*** Opening Data records ***

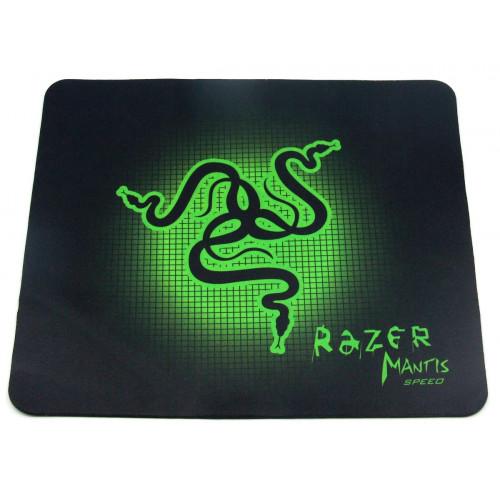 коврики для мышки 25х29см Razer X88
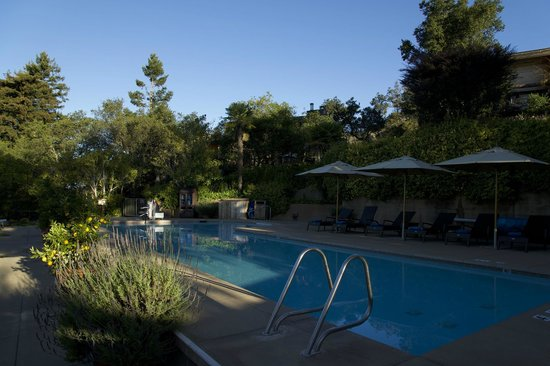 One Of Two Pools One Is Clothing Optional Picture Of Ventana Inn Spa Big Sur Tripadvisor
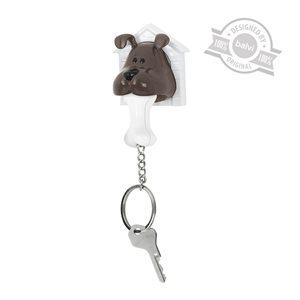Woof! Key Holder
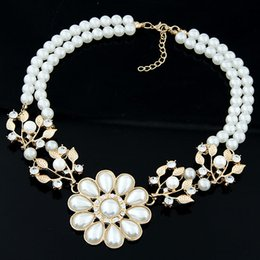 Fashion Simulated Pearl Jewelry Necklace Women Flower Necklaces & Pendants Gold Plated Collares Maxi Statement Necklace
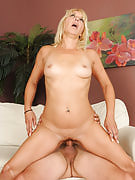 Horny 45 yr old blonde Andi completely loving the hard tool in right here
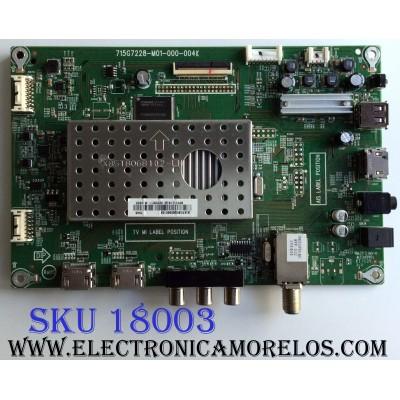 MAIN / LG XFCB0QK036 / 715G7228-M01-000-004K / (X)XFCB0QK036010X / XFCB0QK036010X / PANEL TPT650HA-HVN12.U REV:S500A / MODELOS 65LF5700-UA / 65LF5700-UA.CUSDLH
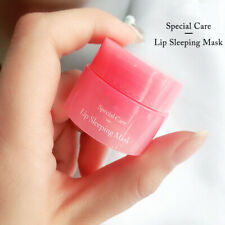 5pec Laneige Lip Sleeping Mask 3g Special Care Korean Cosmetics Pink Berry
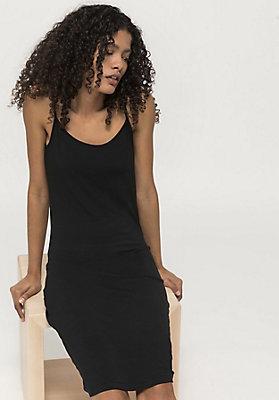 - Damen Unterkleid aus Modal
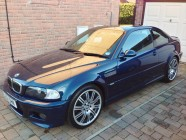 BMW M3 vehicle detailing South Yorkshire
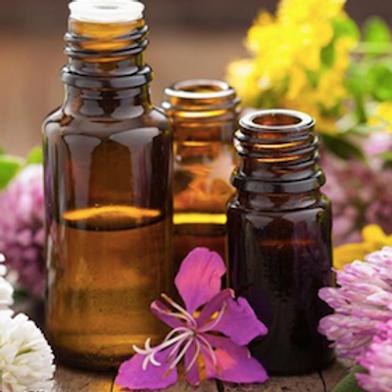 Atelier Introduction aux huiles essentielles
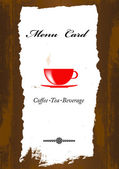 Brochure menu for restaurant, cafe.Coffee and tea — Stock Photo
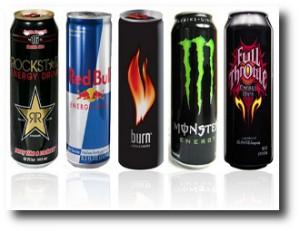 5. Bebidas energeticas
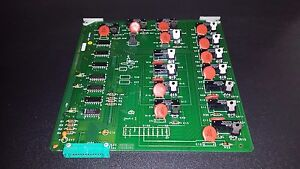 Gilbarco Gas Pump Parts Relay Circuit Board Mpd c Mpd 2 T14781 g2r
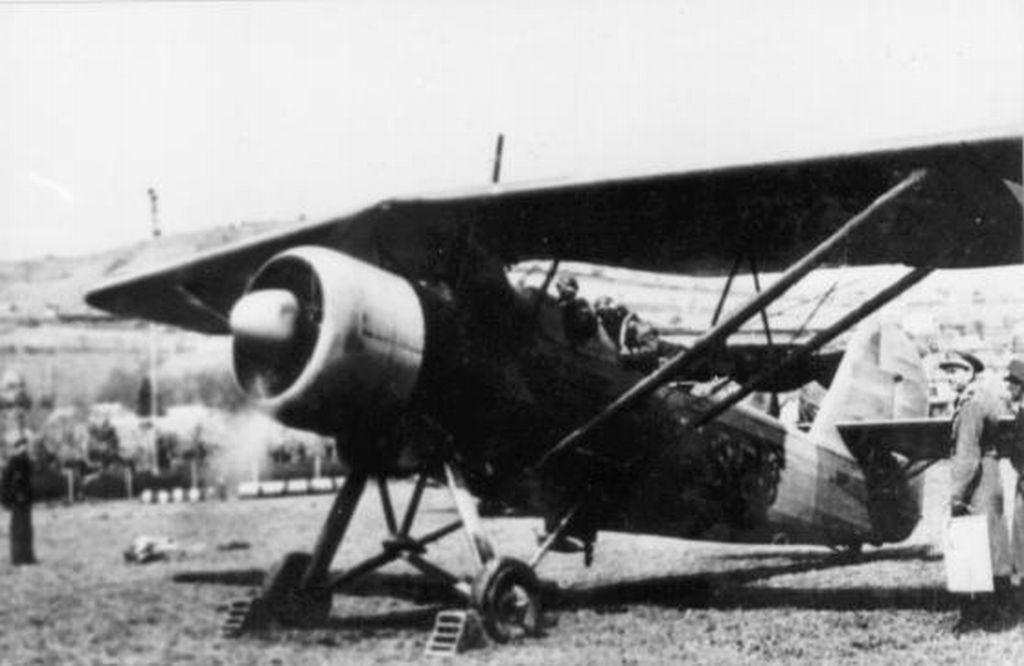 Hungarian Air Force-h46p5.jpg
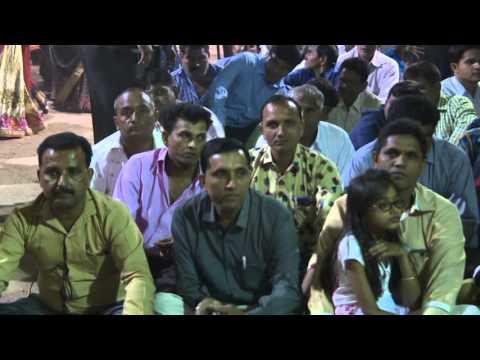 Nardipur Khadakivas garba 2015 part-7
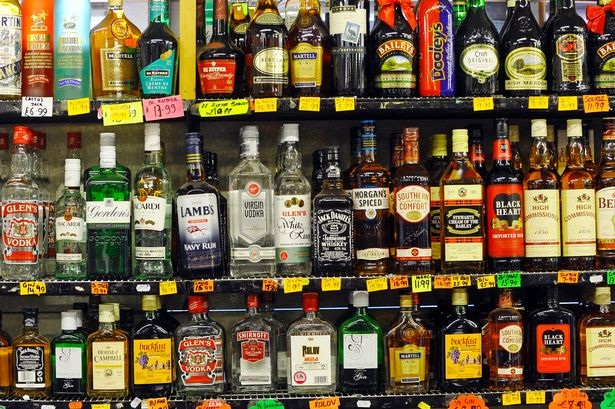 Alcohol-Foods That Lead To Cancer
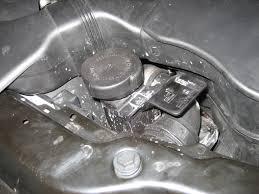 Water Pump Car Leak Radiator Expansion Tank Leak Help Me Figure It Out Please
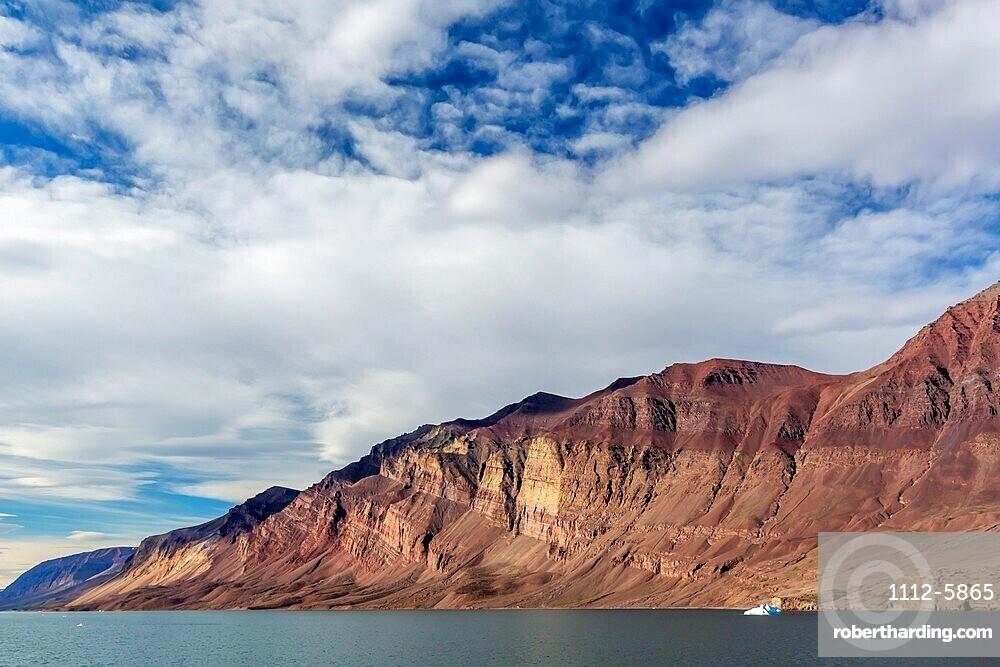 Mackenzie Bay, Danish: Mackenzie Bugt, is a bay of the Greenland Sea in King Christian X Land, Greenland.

*** Closing Data records ***
*** Opening Data records ***

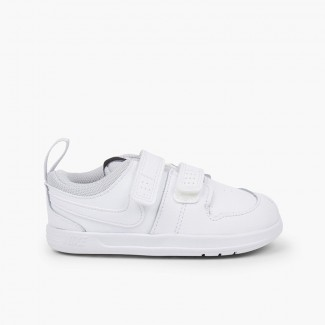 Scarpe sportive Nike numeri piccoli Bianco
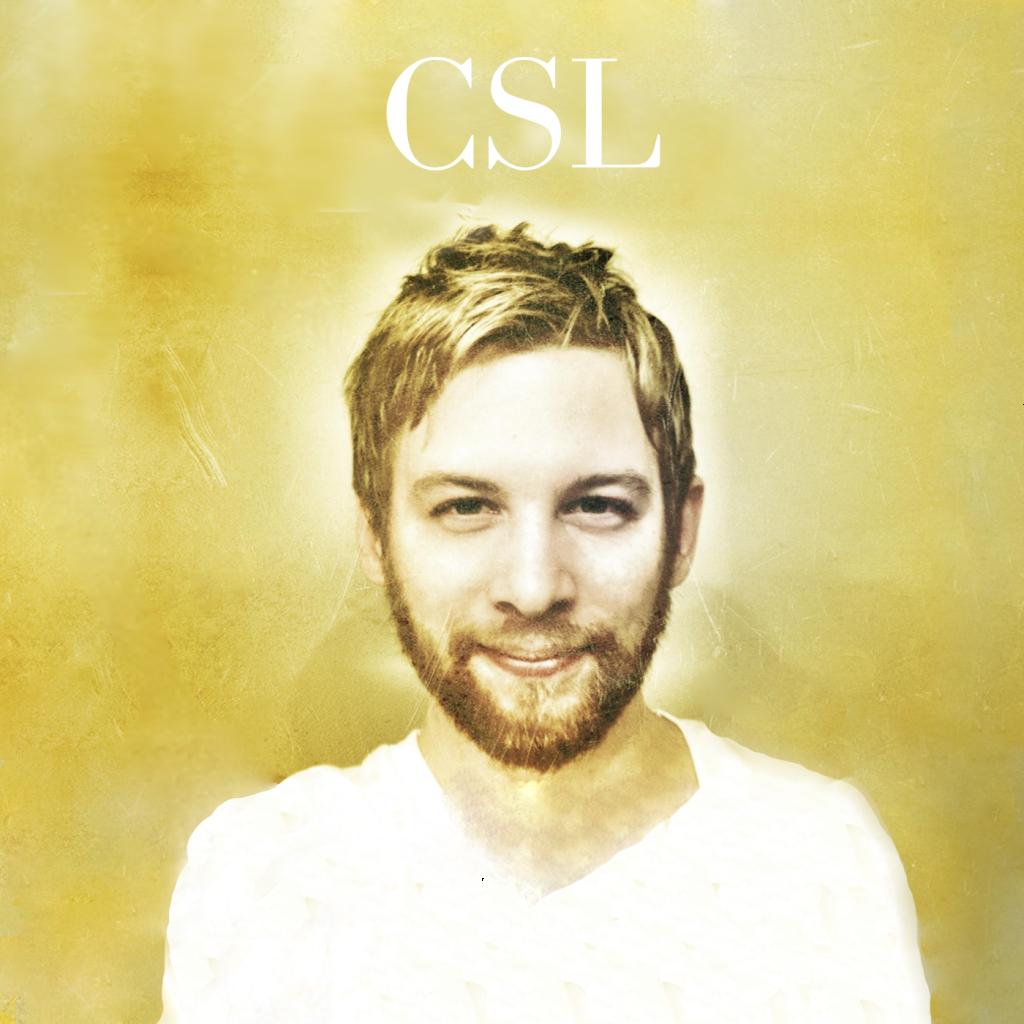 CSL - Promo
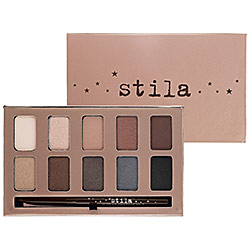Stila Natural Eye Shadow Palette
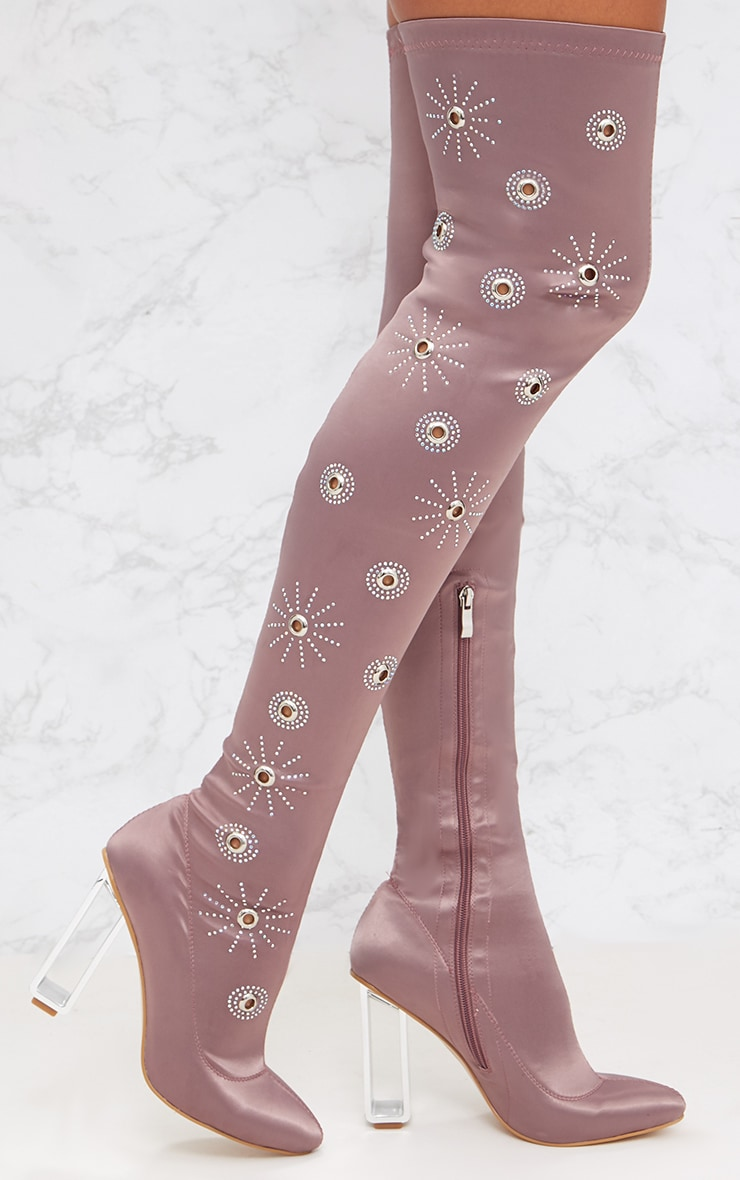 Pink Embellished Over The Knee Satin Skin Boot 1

*** Closing Data records ***
*** Opening Data records ***

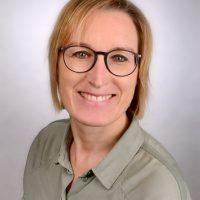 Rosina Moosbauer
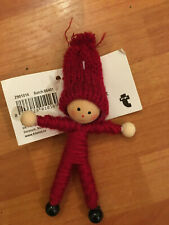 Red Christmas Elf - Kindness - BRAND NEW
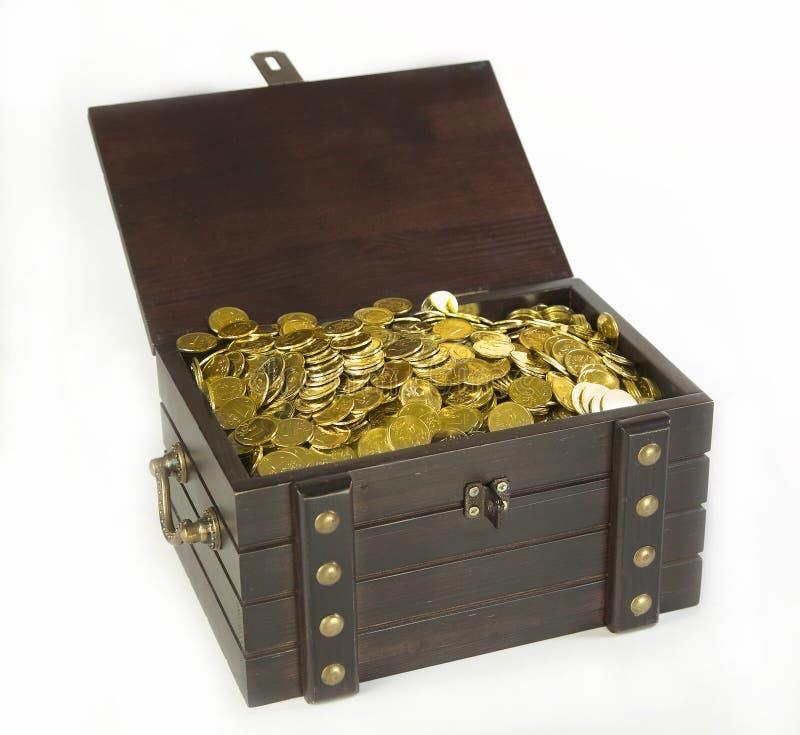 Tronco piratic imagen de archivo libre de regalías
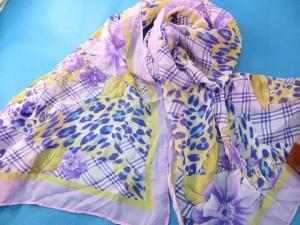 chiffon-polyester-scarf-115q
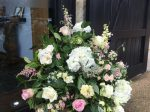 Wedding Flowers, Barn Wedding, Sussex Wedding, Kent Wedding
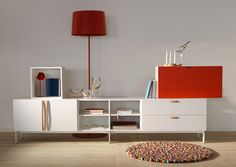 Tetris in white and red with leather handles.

*** Closing Data records ***

**Assignment**
The stretch to restate runs from the line above containing "коврики для мышки 25х29см Razer X88" through the line containing "5pec Laneige Lip". Copy it word for word, ends included, without pictures.

**Answer**
 коврики для мышки 25х29см Razer X88
 One Of Two Pools One Is Clothing Optional Picture Of Ventana Inn Spa Big Sur Tripadvisor
Woof! Key Holder
 Fashion Simulated Pearl Jewelry Necklace Women Flower Necklaces & Pendants Gold Plated Collares Maxi Statement Necklace
 Horny 45 yr old blonde Andi completely loving the hard tool in right here
 MAIN / LG XFCB0QK036 / 715G7228-M01-000-004K / (X)XFCB0QK036010X / XFCB0QK036010X / PANEL TPT650HA-HVN12.U REV:S500A / MODELOS 65LF5700-UA / 65LF5700-UA.CUSDLH
 5pec Laneige Lip Sleeping Mask 3g Special Care Korean Cosmetics Pink Berry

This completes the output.